Em 2017, o programa foi aplicado em 12 plantas industriais, identificando projetos que resultaram em economia anual de R$161 milhões para as empresas.
Mais da metade dessas iniciativas já foram implementadas, e a maioria não requer a troca de equipamentos, mas sim a otimização de processos.
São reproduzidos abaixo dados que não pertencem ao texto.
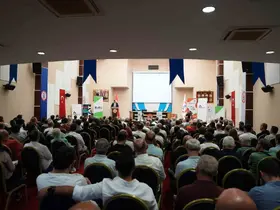 Yeni nesil çözümler mali müşavirlere tanıtıldı
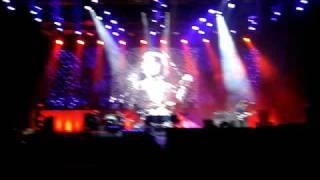 Queen + Paul Rodgers - Bad Company - Santiago, Chile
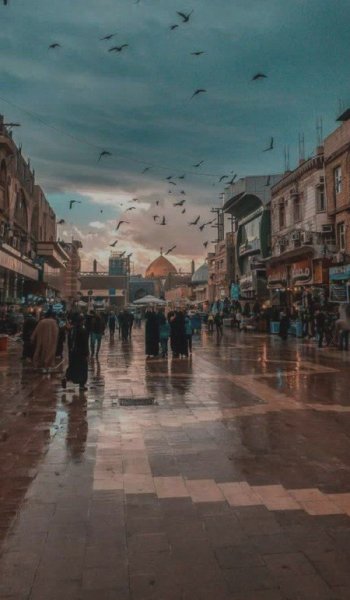  تمثال حضرت علی با کیفیت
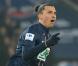 Zlatan Ibrahimovic lors du match entre le Paris Saint-Germain et l'Olympique de Marseille (2-0) le 27 février 2013 à Paris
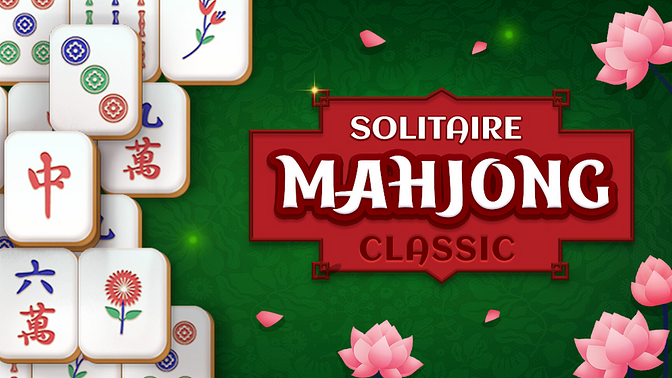 Classic Mahjong - Play Classic Mahjong on Jopi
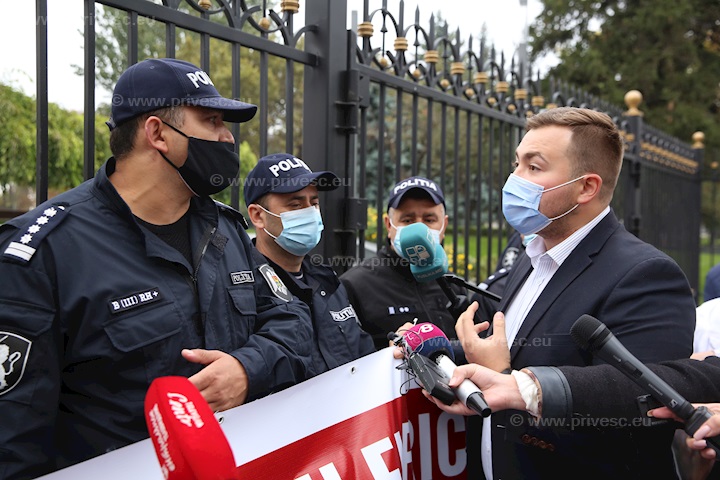 Fotografie eveniment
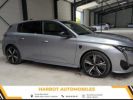 Peugeot 308 1.5 bluehdi 130cv eat8 gt + sieges chauffants + pack winter relax Gris artense  - 1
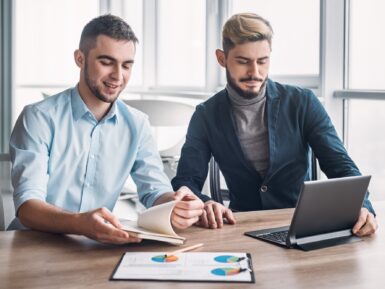 Facturation électronique obligatoire : quand chaque entrepreneur doit s’y préparer ?
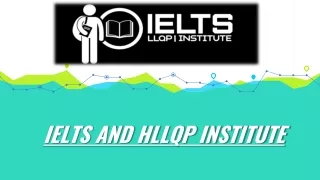 IELTS Institute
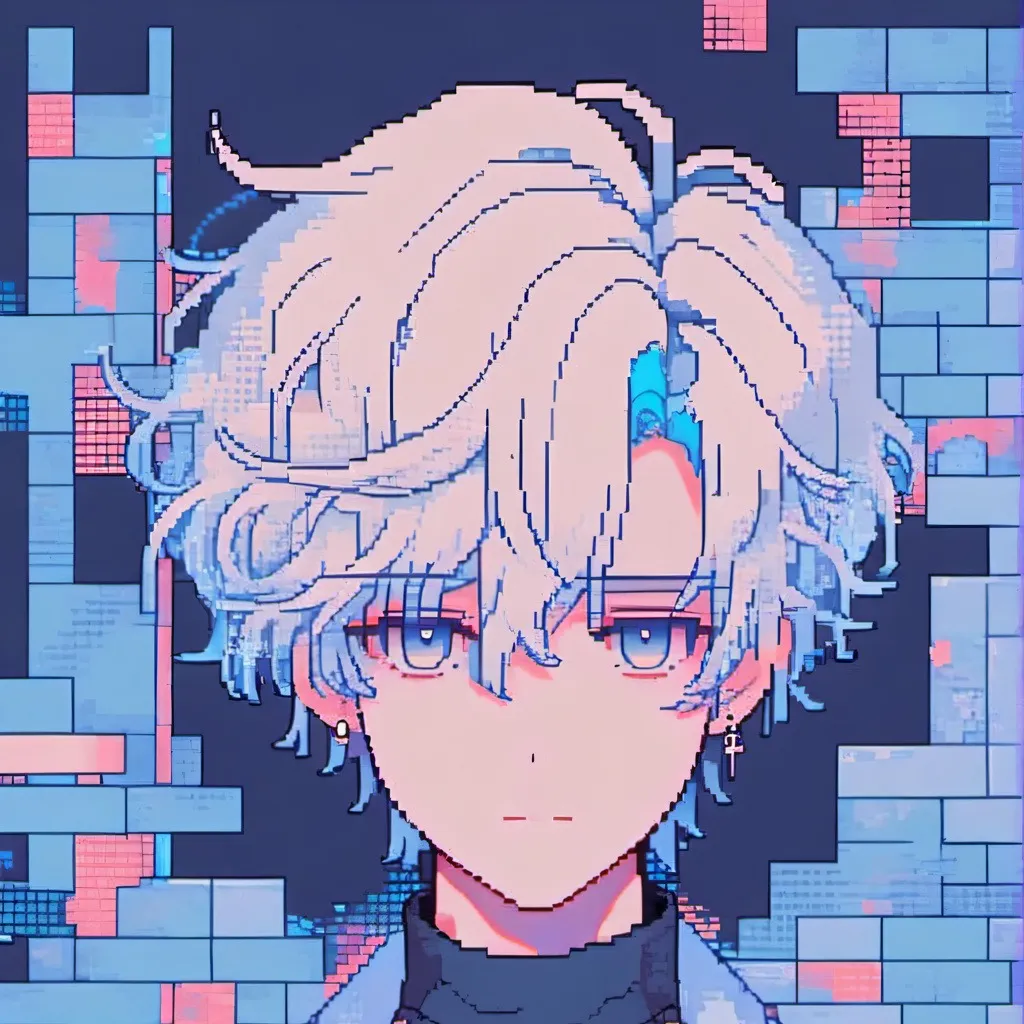 chat with ai character: 🍀Lucky🍀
Como resultado, as empresas tiveram uma redução de R$87 milhões por ano nos custos operacionais e economizaram 175.291 MWh.
Desafio 3: Capacitação profissional
É difícil transmitir o recado de responsabilidade ambiental aos líderes da empresa sem parecer superficial. Mesmo que sejam promovidos cursos e palestras sobre o assunto, caso ocorra algum problema financeiro, o diretor pode decidir cortar gastos e isso pode afetar a mensagem da sustentabilidade.
Além disso, a falta de educação sobre o assunto torna mais difícil conscientizar profissionais que nunca tiveram contato com o tema de forma aprofundada.
Apesar dos obstáculos existentes, as vantagens proporcionadas pela adoção de gestão energética eficiente são substanciais tanto para as empresas quanto para as usinas sustentáveis. É uma forma de se alinhar ao cenário mundial em relação à proteção ambiental e às tendências do mercado financeiro.